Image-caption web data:
:::::
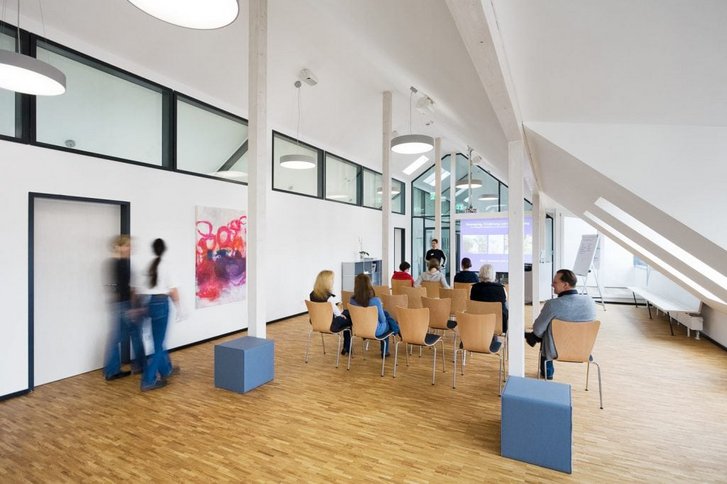 Blick von hinten in den teilweise mit Patienten gefuellten Vortragsraum des VAMED Rehazentrums Karlsruhe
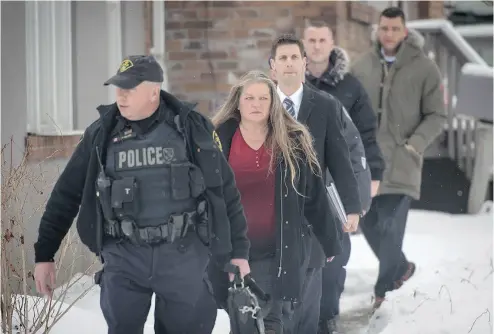  ?? TYLER ANDERSON / NATIONAL POST ?? Investigat­ors, including forensic anthropolo­gist Kathy Gruspier, leave the backyard of a Mallory Crescent home in Toronto Thursday where accused serial killer Bruce McArthur worked as a landscaper.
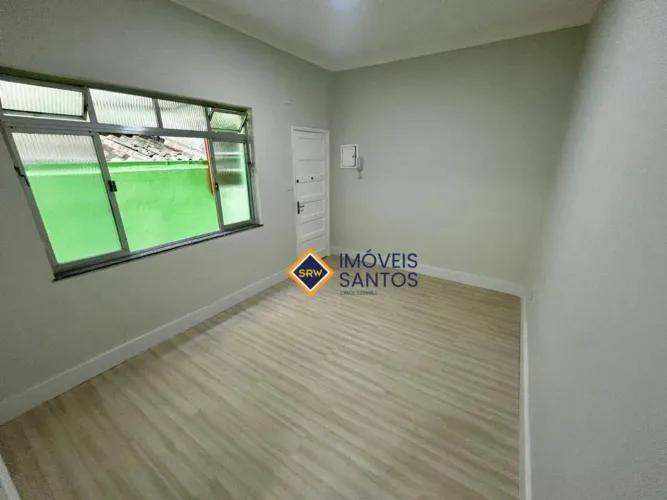 Apartamento térreo no Embaré com quintal 2 dormitórios 385mil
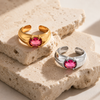 Gold and silver adjustable statement rings with oval pink crystal stones on a white background.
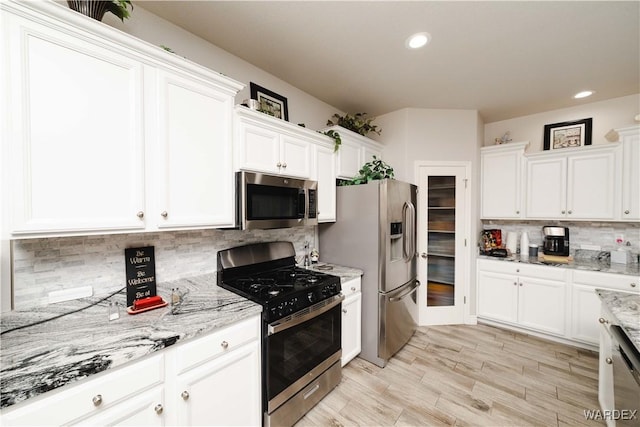 kitchen featuring light stone countertops, recessed lighting, white cabinets, appliances with stainless steel finishes, and decorative backsplash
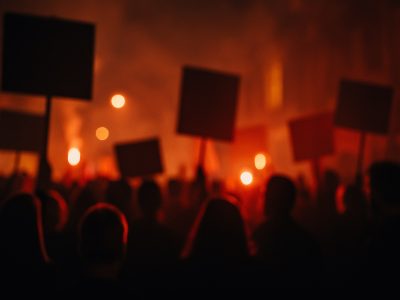 Blurred protest at night symbolizing moral blindness and a culture celebrating death.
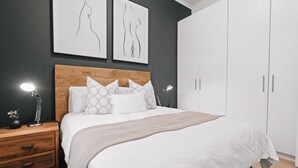 A modern bedroom with a wooden headboard, white bedding, and two wall-mounted artworks.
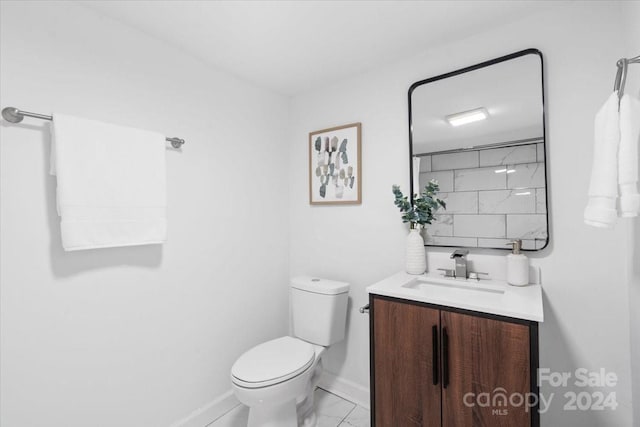 full bath featuring marble finish floor, baseboards, vanity, and toilet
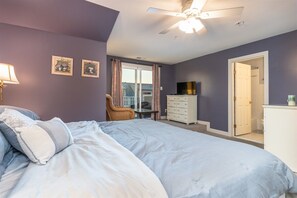 Un dormitorio con cama, cómoda, silla, televisor y puerta que da a un baño.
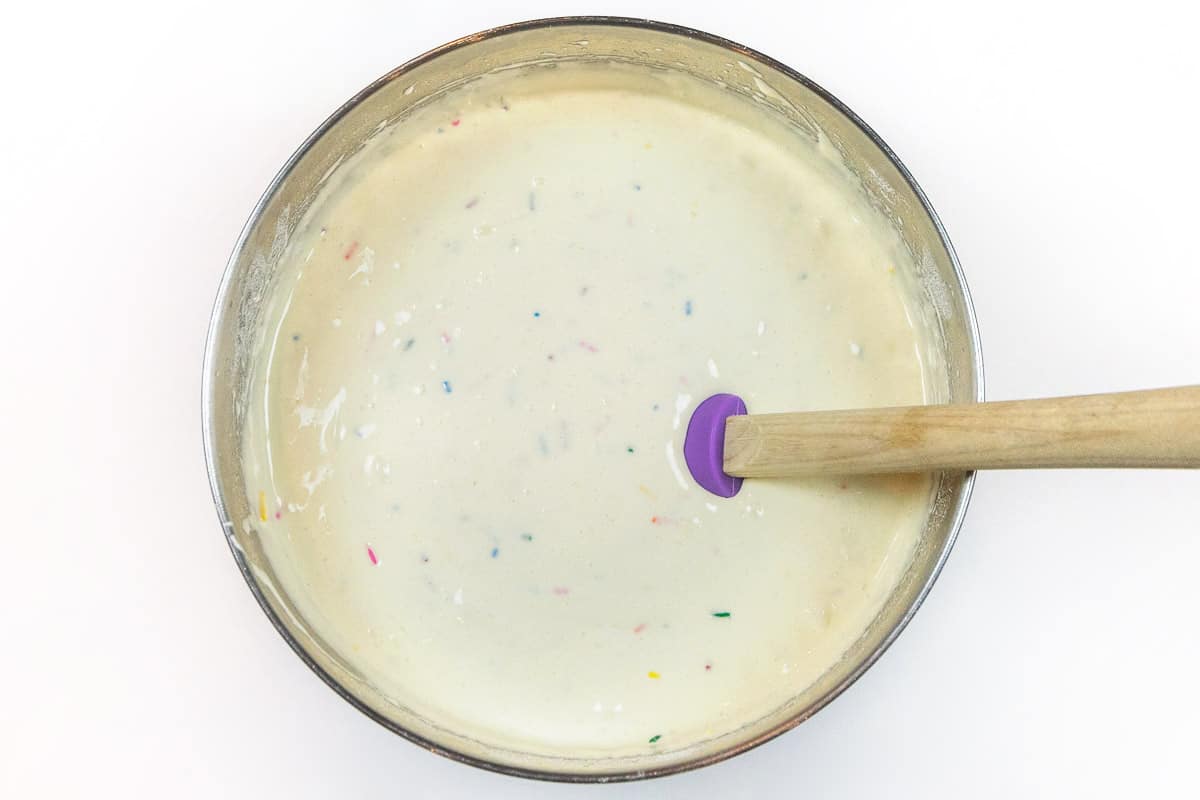 The cake batter is mixed well with the sprinkles.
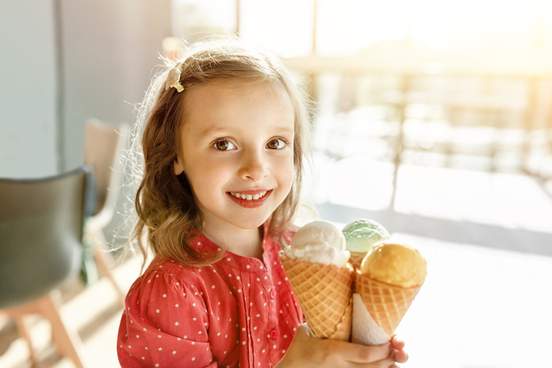 happy child with three ice cream cones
:::::
TASK STATEMENT.
Produce an exact copy of each line of data, skipping embedded images.

RESPONSE AREA.
 Blick von hinten in den teilweise mit Patienten gefuellten Vortragsraum des VAMED Rehazentrums Karlsruhe
  ?? TYLER ANDERSON / NATIONAL POST ?? Investigat­ors, including forensic anthropolo­gist Kathy Gruspier, leave the backyard of a Mallory Crescent home in Toronto Thursday where accused serial killer Bruce McArthur worked as a landscaper.
 Apartamento térreo no Embaré com quintal 2 dormitórios 385mil
 Gold and silver adjustable statement rings with oval pink crystal stones on a white background.
 kitchen featuring light stone countertops, recessed lighting, white cabinets, appliances with stainless steel finishes, and decorative backsplash
 Blurred protest at night symbolizing moral blindness and a culture celebrating death.
 A modern bedroom with a wooden headboard, white bedding, and two wall-mounted artworks.
 full bath featuring marble finish floor, baseboards, vanity, and toilet
 Un dormitorio con cama, cómoda, silla, televisor y puerta que da a un baño.
 The cake batter is mixed well with the sprinkles.
 happy child with three ice cream cones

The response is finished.